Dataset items

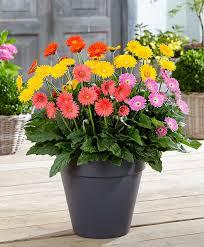 gerbera plant buy hardy perennials now gerbera garvinea sweet series mix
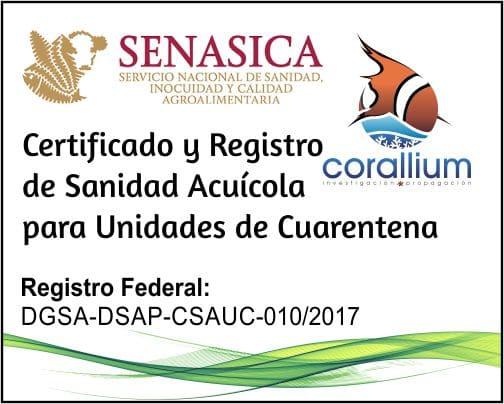 Certificado a SENASICA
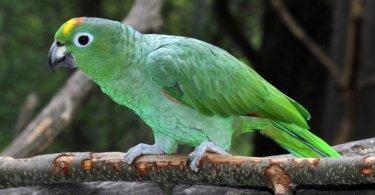 Güney Solgun Amazon Papağanı Özellikleri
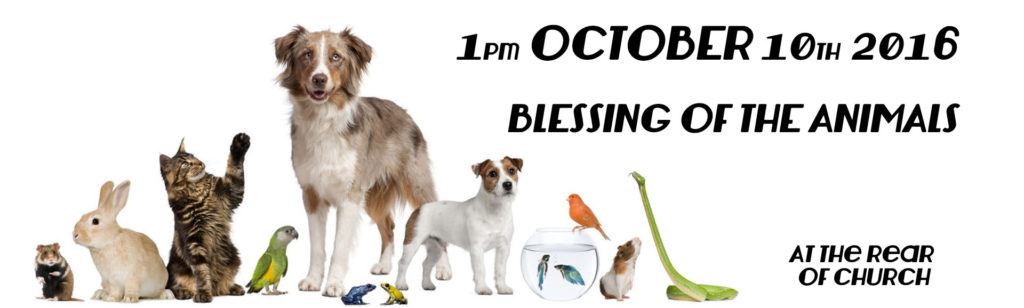 bless-the-animals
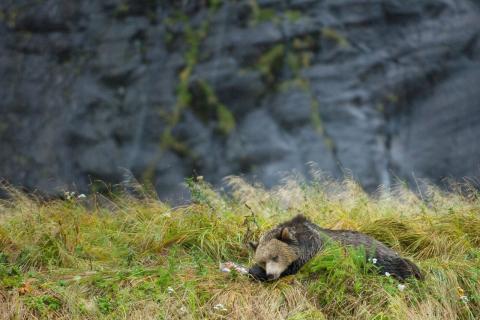 bear naps next to salmon kill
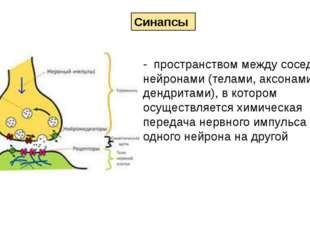 - пространством между соседними нейронами (телами, аксонами или дендритами),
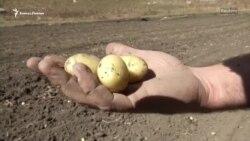 Горы Кавказа – рай для картофеля
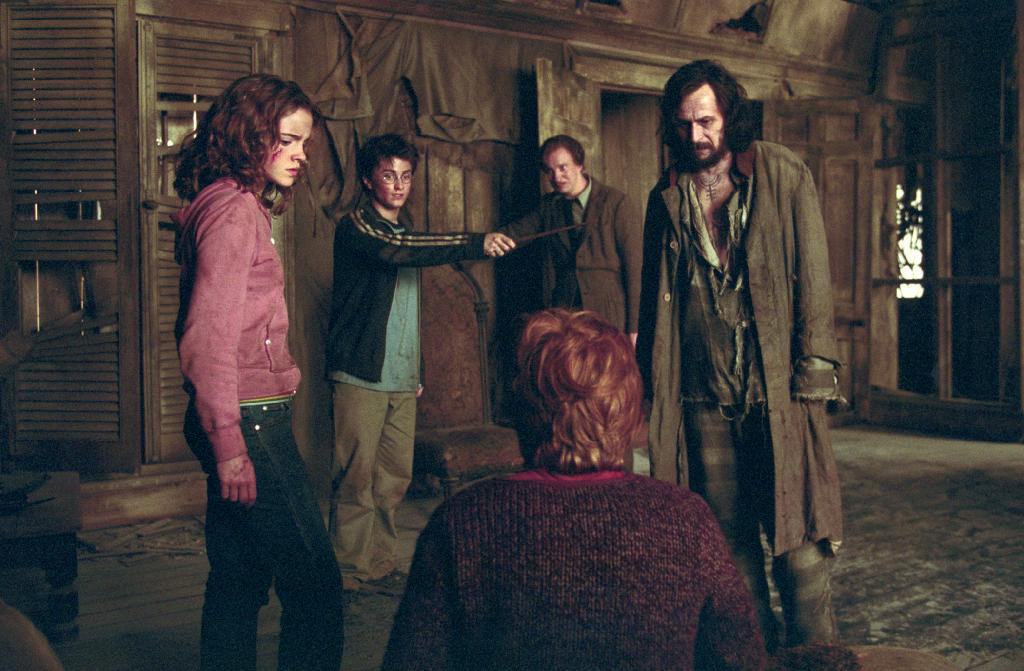 The 'Harry Potter' movies totally glossed over this super-sad description of Sirius and Lupin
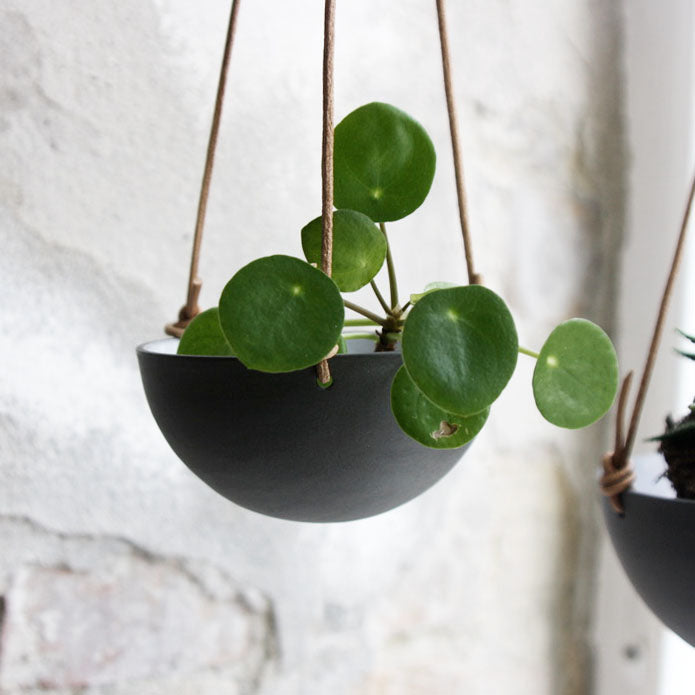 Hanging Bowl, Black (mini)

#### Assignment
Print the records above verbatim, pictures excluded.

#### Reply
 gerbera plant buy hardy perennials now gerbera garvinea sweet series mix
 Certificado a SENASICA
 Güney Solgun Amazon Papağanı Özellikleri
 bless-the-animals
 bear naps next to salmon kill
 - пространством между соседними нейронами (телами, аксонами или дендритами),
 Горы Кавказа – рай для картофеля
 The 'Harry Potter' movies totally glossed over this super-sad description of Sirius and Lupin
 Hanging Bowl, Black (mini)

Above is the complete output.